> Приведённый текст:
════

Как прорицатель технологического будущего он формулирует главный постулат, именуемый «законом ускоряющейся отдачи». Курцвейл говорит о том, что технологии постоянно нарастают, имея экспоненциальный характер – по аналогии со сложными процентами в финансовой сфере. Сегодняшний уровень технологий – это основа, на которой мы разрабатываем технологии будущего. Чем более сложной становится технология, тем быстрее она совершенствуется (наиболее известный пример этого феномена – «закон Мура» – привел в 1950-х годах Гордон Мур, соучредитель корпорации Intel: количество транзисторов, которое можно разместить на кристалле интегральной схемы, удваивается примерно каждые восемнадцать месяцев). Процесс дарвиновской эволюции, по Курцвейлу, имеет экспоненциальный характер, явно стремящийся к ожидаемому концу. Эволюция – это не слепое и хаотичное движение, не случайный набор ужасов и чудес, а скорее система или «процесс создания моделей возрастающей сложности». Другими словами, эволюция стремится к идеальному порядку и регулированию машин. И именно эта эволюция моделей, логическая последовательность, в которой «каждая ступень или эпоха использует методы обработки информации предыдущей эпохи, чтобы создать будущее», по Курцвейлу, является «главной историей нашего мира».

════

> Предоставленные записи:
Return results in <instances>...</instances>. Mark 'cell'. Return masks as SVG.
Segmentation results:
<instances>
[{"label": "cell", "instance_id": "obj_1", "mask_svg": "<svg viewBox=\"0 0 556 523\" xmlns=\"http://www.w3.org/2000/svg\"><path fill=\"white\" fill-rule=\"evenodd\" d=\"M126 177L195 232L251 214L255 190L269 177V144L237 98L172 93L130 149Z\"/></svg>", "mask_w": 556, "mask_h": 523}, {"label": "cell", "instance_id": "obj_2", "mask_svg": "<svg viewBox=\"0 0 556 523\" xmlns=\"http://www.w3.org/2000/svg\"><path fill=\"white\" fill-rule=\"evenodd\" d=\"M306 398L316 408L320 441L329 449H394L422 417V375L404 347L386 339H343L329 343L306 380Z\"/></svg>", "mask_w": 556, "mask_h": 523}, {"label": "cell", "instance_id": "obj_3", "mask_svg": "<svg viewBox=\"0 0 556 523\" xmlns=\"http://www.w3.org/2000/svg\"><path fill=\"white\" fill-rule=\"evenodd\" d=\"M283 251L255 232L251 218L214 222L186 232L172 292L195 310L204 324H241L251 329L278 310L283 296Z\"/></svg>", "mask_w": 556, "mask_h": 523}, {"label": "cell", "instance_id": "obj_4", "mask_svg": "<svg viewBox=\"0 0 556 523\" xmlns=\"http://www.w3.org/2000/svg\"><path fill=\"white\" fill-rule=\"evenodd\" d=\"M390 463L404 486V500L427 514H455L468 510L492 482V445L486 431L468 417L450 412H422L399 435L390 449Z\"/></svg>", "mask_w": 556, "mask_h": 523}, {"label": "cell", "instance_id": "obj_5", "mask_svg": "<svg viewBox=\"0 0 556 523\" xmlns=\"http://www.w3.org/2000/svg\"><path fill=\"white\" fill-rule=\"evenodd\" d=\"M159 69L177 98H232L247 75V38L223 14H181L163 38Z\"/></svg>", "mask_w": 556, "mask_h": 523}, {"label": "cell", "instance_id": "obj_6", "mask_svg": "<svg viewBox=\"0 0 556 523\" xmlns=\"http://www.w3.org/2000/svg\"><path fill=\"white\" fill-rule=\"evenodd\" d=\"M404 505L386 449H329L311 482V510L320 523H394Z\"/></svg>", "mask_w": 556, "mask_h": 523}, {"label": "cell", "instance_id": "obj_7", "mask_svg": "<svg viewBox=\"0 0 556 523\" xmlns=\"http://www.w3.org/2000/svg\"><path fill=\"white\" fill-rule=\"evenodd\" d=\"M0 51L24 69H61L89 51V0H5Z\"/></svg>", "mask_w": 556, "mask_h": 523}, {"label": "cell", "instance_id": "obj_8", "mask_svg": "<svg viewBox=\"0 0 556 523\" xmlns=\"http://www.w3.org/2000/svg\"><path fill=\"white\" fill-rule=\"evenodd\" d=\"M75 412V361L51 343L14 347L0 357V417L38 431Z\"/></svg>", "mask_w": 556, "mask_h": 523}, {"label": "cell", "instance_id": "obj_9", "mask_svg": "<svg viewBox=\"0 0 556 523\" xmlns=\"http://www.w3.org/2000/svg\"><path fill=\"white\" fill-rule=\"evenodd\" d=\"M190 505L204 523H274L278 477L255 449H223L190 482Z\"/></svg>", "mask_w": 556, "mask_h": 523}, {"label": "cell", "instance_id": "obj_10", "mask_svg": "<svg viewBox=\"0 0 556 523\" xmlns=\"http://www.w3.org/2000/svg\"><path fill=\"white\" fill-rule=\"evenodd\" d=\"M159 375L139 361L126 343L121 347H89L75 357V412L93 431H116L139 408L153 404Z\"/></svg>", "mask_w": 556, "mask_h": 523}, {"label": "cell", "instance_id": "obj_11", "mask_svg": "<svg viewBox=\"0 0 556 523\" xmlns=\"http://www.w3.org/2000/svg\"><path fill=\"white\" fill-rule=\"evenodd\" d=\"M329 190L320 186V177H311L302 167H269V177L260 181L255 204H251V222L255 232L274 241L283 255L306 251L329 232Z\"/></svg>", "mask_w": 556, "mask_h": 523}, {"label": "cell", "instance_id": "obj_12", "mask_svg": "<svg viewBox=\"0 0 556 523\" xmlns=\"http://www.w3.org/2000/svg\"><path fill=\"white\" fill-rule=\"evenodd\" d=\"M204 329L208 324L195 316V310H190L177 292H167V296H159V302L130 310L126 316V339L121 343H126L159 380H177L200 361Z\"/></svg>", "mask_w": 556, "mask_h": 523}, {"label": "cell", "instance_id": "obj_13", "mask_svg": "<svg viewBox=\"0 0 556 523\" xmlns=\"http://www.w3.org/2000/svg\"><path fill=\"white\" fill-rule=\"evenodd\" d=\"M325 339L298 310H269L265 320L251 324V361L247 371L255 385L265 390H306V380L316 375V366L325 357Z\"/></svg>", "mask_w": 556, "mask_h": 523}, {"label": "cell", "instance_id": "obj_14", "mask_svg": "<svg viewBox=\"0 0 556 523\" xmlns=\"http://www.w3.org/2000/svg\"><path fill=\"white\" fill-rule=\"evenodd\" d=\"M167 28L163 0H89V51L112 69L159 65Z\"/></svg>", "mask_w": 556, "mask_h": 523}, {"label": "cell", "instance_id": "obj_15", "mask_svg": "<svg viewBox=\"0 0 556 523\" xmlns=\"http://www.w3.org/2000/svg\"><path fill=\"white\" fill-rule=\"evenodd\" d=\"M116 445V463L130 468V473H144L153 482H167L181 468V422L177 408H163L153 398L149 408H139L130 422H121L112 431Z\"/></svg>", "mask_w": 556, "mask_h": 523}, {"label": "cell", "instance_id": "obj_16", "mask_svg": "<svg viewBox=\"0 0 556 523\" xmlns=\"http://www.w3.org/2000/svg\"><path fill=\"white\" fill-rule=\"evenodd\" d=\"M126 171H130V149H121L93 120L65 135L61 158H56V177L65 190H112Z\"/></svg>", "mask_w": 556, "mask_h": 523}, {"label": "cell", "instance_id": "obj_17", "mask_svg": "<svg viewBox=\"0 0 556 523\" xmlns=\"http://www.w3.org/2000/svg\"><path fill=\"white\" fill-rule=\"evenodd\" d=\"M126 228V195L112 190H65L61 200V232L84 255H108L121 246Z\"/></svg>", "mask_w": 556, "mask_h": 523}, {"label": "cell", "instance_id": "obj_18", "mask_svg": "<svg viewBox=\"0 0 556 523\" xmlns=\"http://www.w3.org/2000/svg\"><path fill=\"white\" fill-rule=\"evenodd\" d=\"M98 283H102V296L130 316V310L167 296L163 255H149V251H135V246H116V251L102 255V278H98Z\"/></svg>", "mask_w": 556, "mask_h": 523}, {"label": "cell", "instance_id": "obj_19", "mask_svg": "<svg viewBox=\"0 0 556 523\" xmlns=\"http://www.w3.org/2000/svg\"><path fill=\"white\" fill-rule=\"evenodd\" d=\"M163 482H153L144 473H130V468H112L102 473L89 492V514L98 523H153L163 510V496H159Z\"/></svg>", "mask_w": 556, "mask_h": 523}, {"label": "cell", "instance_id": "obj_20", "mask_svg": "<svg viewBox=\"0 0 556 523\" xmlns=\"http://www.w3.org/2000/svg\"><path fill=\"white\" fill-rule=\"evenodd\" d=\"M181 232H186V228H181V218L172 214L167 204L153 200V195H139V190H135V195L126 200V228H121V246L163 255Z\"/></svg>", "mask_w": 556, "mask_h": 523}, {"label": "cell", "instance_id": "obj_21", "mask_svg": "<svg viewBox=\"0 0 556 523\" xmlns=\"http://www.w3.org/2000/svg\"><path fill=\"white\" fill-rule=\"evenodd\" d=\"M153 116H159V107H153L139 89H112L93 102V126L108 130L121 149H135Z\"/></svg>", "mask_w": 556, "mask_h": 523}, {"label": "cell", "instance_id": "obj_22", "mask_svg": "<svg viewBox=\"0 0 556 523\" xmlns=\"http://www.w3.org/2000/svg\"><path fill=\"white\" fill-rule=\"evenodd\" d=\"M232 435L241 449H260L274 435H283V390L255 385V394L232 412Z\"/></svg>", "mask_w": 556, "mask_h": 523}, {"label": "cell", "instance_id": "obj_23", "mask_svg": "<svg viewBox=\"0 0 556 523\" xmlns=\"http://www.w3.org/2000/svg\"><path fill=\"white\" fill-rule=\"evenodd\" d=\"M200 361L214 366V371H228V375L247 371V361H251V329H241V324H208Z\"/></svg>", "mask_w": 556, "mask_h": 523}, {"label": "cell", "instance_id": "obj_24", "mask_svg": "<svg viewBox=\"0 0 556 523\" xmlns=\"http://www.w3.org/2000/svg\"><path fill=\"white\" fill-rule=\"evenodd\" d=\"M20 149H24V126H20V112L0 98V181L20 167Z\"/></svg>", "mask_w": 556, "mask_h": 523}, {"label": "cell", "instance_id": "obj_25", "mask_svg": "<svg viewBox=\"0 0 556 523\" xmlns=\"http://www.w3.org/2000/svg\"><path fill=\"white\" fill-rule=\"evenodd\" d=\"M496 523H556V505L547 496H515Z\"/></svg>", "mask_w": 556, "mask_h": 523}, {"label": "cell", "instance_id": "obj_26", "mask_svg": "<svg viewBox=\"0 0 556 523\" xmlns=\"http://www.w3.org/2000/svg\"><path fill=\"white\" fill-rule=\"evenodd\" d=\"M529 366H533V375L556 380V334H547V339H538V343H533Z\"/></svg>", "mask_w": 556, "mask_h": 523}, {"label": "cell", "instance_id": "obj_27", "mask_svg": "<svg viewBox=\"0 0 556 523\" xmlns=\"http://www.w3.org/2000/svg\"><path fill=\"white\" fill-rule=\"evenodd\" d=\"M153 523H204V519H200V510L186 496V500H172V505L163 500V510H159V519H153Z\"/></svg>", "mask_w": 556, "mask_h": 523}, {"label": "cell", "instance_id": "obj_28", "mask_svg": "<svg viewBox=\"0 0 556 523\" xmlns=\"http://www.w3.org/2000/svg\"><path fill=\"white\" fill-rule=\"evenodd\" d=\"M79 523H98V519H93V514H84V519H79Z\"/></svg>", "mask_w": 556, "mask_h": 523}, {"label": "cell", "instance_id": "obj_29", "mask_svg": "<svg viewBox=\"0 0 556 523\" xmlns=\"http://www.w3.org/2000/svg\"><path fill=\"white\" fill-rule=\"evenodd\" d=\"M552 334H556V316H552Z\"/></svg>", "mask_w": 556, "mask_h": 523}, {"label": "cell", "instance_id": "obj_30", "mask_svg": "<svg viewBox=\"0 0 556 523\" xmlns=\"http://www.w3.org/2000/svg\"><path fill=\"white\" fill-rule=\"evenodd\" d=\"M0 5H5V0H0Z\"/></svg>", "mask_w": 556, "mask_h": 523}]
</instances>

════

> Что нужно сделать:
1. Определите, соответствуют ли тексту о законе ускоряющейся отдачи следующие утверждения: (a) по Курцвейлу, технологии нарастают экспоненциально; (b) Курцвейл считает эволюцию слепым и хаотичным движением; (c) чем сложнее технология, тем медленнее она совершенствуется. Для каждого утверждения ответьте «да» или «нет» и приведите точную цитату из текста, на которой основан ответ.
2. Напишите продолжение текста о законе ускоряющейся отдачи, начиная сразу после его последнего предложения.

> Решённые задания:
1.
(a) Да: «технологии постоянно нарастают, имея экспоненциальный характер».
(b) Нет: «Эволюция – это не слепое и хаотичное движение, не случайный набор ужасов и чудес».
(c) Нет: «Чем более сложной становится технология, тем быстрее она совершенствуется».

2.
Курцвейл рисует картину будущего, в котором вычислительные устройства продолжат становиться все меньше и все мощнее, пока ускоренная эволюция технологий не станет главной движущей силой нашей собственной эволюции. Он говорит о том, что нас больше не будут окружать компьютеры: мы поместим их в свои тела (в мозг и в кровь), тем самым изменяя природу человеческого бытия. В самом ближайшем будущем (то есть при жизни самого Курцвейла, как он надеется) это будет не только возможно, но и необходимо, учитывая недостаточные вычислительные мощности даже самых эффективных человеческих мозгов.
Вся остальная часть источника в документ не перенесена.